1

When I use the String.split() method, how come sometimes I get empty strings? For example, if I do:

"(something)".split("\\W+")  

Then the first element of the return value will be an empty string. Also, the example from the documentation (as seen here) doesn't make sense either.

Regex          Result

  :    { "boo", "and", "foo" }}
  o    { "b", "", ":and:f" }}

How come the ":" is used as the delimiter, there are no empty strings, but with "o" there are?

paxdiablo
  • 854,327
  • 234
  • 1,573
  • 1,953
b_pcakes
  • 2,452
  • 3
  • 28
  • 45
  • 6
    Because there are two consecutive `o`s so when you split it, you have an empty String between. – Tunaki Sep 24 '15 at 08:31
  • 8
    The rule of thumb is that `split()` returns an array of `String`s that you can join back together and get the original string if you know the delimiter.
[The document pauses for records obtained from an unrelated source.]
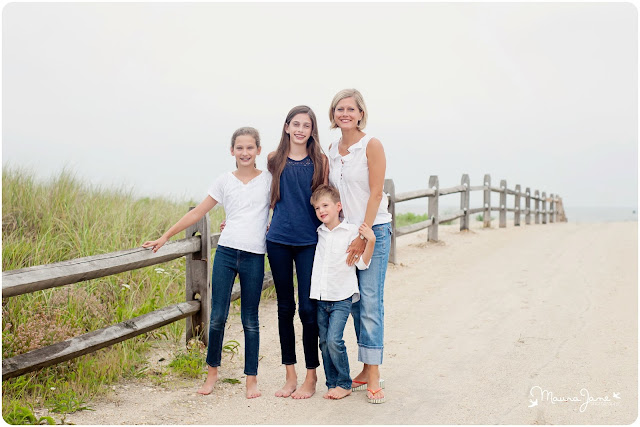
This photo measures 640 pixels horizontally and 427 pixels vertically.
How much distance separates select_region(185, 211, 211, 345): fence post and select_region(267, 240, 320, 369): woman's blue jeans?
1.33 m

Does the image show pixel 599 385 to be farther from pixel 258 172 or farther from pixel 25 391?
pixel 25 391

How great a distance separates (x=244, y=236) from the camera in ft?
14.0

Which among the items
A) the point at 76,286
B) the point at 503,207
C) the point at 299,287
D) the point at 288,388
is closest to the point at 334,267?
the point at 299,287

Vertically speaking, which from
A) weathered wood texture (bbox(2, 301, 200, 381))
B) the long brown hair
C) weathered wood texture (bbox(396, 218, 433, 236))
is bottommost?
weathered wood texture (bbox(2, 301, 200, 381))

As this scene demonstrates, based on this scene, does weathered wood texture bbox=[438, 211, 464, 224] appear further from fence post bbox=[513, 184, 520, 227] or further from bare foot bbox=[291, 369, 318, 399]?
bare foot bbox=[291, 369, 318, 399]

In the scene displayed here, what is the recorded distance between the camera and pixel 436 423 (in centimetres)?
402

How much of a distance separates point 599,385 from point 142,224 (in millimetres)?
6461

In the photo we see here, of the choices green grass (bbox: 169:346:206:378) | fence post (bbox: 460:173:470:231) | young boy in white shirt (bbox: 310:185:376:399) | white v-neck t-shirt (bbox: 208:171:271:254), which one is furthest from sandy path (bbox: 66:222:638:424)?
fence post (bbox: 460:173:470:231)

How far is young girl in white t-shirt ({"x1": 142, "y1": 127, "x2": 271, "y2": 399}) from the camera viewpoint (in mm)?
4301

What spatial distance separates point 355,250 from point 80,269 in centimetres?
198

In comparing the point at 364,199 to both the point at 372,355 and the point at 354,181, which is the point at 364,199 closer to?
the point at 354,181

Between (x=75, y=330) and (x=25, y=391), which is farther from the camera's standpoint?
(x=75, y=330)

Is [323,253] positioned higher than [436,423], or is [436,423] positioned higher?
[323,253]

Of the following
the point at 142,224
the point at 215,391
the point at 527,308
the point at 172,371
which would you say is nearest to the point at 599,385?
the point at 527,308
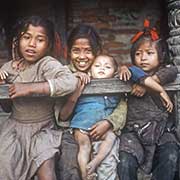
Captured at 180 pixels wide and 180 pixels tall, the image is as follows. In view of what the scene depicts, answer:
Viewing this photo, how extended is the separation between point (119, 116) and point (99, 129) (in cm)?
17

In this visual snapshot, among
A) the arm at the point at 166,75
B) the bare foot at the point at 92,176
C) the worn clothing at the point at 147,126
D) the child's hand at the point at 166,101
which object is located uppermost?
the arm at the point at 166,75

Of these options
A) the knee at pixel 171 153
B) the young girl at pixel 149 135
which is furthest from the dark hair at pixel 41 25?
the knee at pixel 171 153

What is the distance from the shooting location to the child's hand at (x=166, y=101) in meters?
3.58

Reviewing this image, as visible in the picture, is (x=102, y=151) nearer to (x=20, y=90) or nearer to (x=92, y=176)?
(x=92, y=176)

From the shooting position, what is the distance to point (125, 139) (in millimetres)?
3605

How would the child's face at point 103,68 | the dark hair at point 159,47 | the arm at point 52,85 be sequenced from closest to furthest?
the arm at point 52,85 < the child's face at point 103,68 < the dark hair at point 159,47

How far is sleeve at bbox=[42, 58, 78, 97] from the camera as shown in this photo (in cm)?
336

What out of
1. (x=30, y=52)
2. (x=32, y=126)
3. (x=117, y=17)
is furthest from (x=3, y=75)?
(x=117, y=17)

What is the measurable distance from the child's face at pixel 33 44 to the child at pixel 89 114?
1.18ft

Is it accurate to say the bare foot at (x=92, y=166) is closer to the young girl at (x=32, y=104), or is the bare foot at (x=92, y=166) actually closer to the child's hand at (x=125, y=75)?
the young girl at (x=32, y=104)

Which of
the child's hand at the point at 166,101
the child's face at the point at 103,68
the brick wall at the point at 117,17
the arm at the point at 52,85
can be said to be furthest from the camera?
the brick wall at the point at 117,17

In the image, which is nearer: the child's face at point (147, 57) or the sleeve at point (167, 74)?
the sleeve at point (167, 74)

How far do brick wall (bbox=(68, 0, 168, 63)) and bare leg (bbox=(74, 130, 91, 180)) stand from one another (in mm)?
1500

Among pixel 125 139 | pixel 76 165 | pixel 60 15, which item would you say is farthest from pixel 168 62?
pixel 60 15
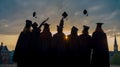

So if the original string starts with the delimiter, the result will start with an empty string, if the original has two consecutive delimiters, the result will contain an empty string there and so on. – biziclop Sep 24 '15 at 08:34
  • See http://stackoverflow.com/questions/145509/why-does-abcd-startswith-return-true The point is the empty strings are located at the beginning, end and between each symbol. `\W` matches the start and end of string, and non-word characters. – Wiktor Stribiżew Sep 24 '15 at 08:44

2 Answers2

2

With:

"(something)".split("\\W+")

it's assuming the delimiter comes between fields, so what you end up with is:

""   "something"   ""    <- fields
   (             )       <- delimiters

You could fix that by trimming the string first to remove any leading or trailing delimiters, something like:

"(something)".replaceAll("^\\W*","").replaceAll("\\W*$","").split("\\W+")

With something like:

"boo:and:foo".split("o", 0)

you'll get:

"b"   ""   ":and:f"   <- fields
    o    o            <- delimiters

because you have consecutive delimiters (which don't exists when the delimiter is ":") which are deemed therefore to have an empty field between them.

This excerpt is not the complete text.